* Selected excerpt *
++++++++++++++++++++

7.19.2016

Ovulation Motivation


Can I just say, once again, baby makin time is EXCELLENT clothes makin time? You might remember my "flow chart" from a few years back, in which I quite scientifically explain the link between ovulation and uber sewjo levels of creation. No? It's over here. SO FACT-Y. (I'd put the graphic up again, but there's a misplaced apostrophe that bugs the shizz outta me.)

Appropriately, this month, I used that glorious fertile window for makin unmentionables. I was like an idiot savant, churning out free cut tanklets and bralets. When I danced around the living room after realizing my ample bosom didn't require darts, Ruggy gave his resounding approval: F#@! A DART. This quickly became the mantra for the weekend. And god help me...I went so far as to put together a bag of supplies for the making of THONGS. In my opinion, you've really hit ninja levels of sewing addiction when you're making thongs. (Especially when you swore up and down you'd never make underwear. Or jeans.)

++++++++++++++++++++

* Raw data *
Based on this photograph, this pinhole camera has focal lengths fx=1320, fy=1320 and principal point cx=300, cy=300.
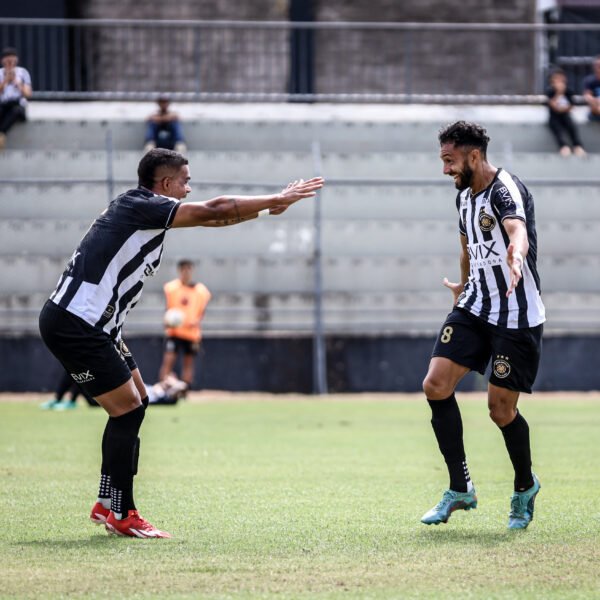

++++++++++++++++++++

* What to work on *
In the sewing blog post, what did the writer put together a bag of supplies to make? The data has no connection to the text.

* Result of this task *
Thongs.